Centro-Aktie verliert 90 Prozent ihres Wertes
Centro hatte sich hoch verschuldet, um 700 Einkaufsmeilen in Amerika zu kaufen. Die Aktie war zu Wochenbeginn für drei Tage vom Handel ausgesetzt worden. Inzwischen ist der Vorstandsvorsitzende Andrew Scott zurückgetreten. Er verantwortete das schwer durchschaubare Firmen- und Fondsgeflecht, sieht sich bis heute aber kaum in der Verantwortung für den Zusammenbruch. Erst vergangene Woche verkaufte der 53 Jahre alte Manager die Hälfte seines Anwesens in Melbourne für 2 Millionen Dollar an seine Frau - um Schulden zu begleichen, wie er erklärte. Die Centro-Aktie hat, seit Mitte Dezember eine Deckungslücke von 3,9 Milliarden australischen Dollar öffentlich wurde, 90 Prozent ihres Wertes eingebüßt.
Die Centro-Geldgeber haben dem Unternehmen nun eine Gnadenfrist bis zum 15. Februar eingeräumt, um einen Entschuldungsplan vorzulegen. Analysten geben dem angesichts der harten Bedingungen für Firmenkredite wenig Chancen. Gleichwohl heißt es im Markt, Geldgeber wie die australische Macquarie Bank und der Hedge-Fonds Citadel seien an einem Einstieg interessiert. Macquarie-Analysten schätzen die Gesamtverschuldung von Centro auf 9,4 Milliarden australische Dollar.

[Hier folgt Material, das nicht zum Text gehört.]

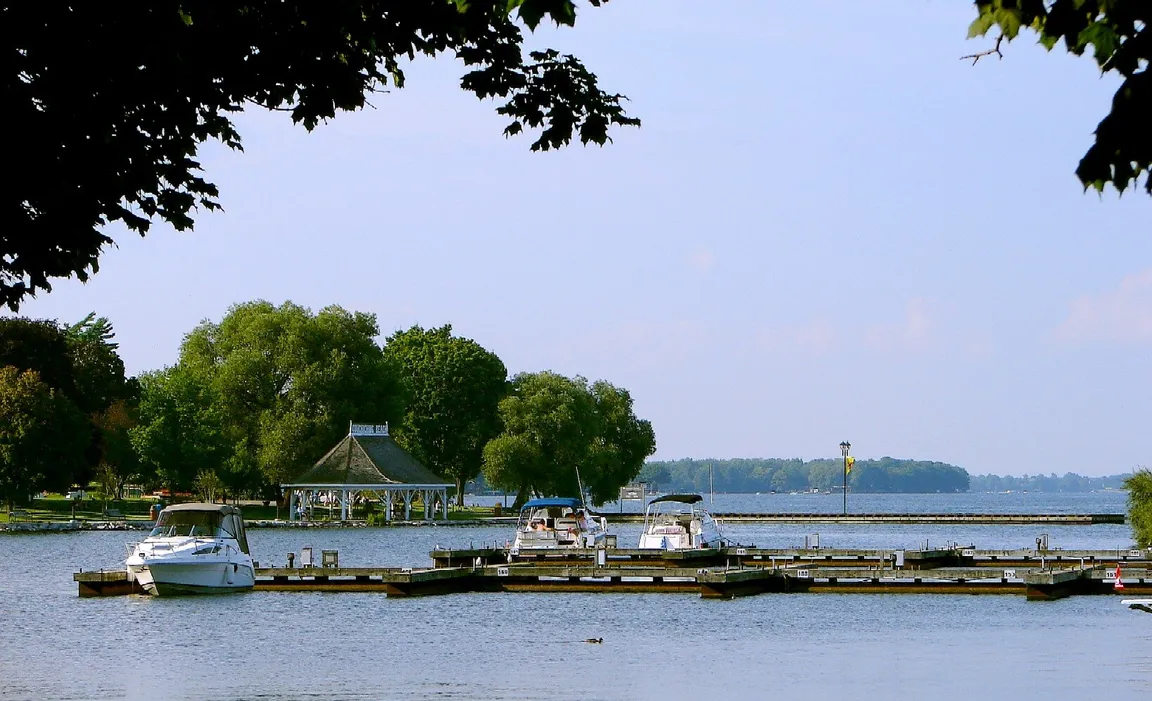 Waterfront of Orillia, Ontario, Canada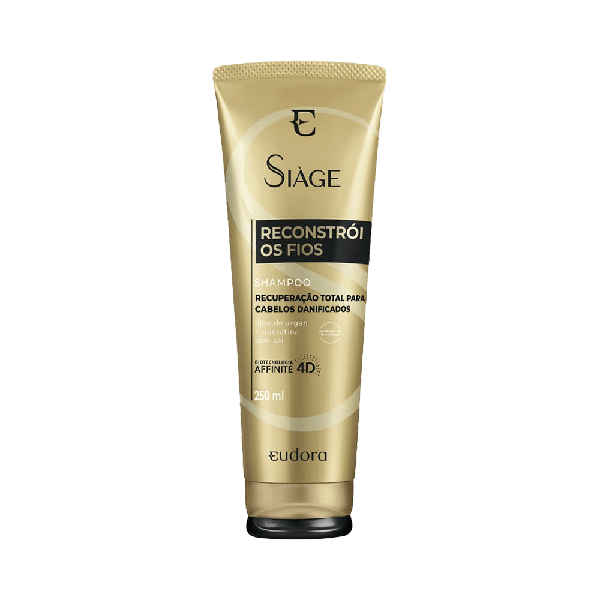 Shampoo Siage Reconstroi Os Fios 250ml Shampoo Siage Reconstroi Os Fios 250ml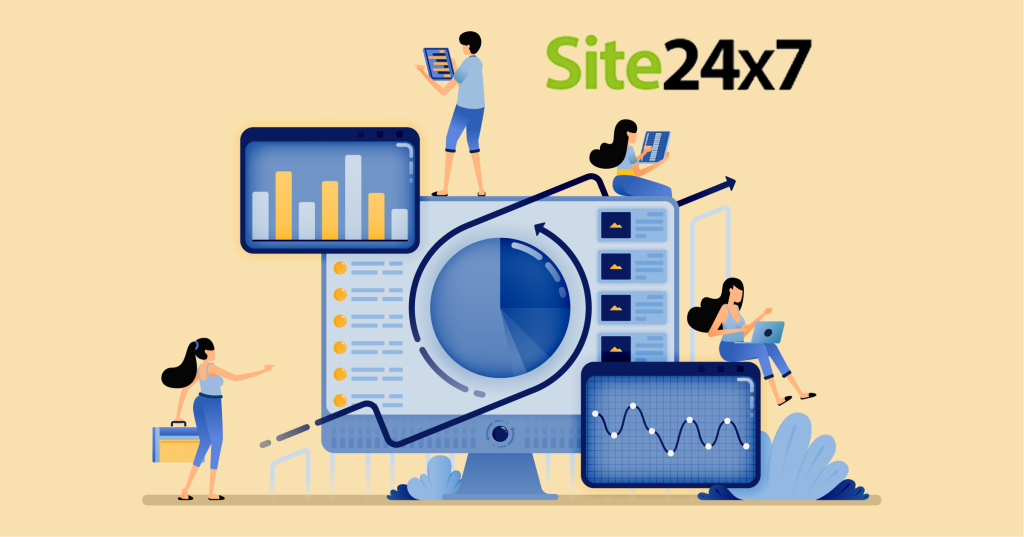 Baner Monitorowanie infrastruktury za pomocą SaaS SIte24x7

Hypothekenanbieter unter Druck
Die privaten Hypothekenanbieter in Australien geraten zunehmend unter Druck. Dem Zusammenbruch von Rams Home Loans Ltd. im vergangenen Herbst würden weitere folgen, erklärte John Symond, der Gründer von Aussie Home Loans Ltd., gegenüber Bloomberg TV. "Ich denke, wir werden einige sehen, die das Geschäft aufgeben müssen - sie werden verschmolzen, übernommen oder abgewickelt", warnte er. Rams hatte im Oktober sein Portfolio an die Westpac Banking Co. abgegeben, nachdem sich kein Käufer für amerikanische Schuldtitel im Wert von 6,17 Milliarden australische Dollar gefunden hatte.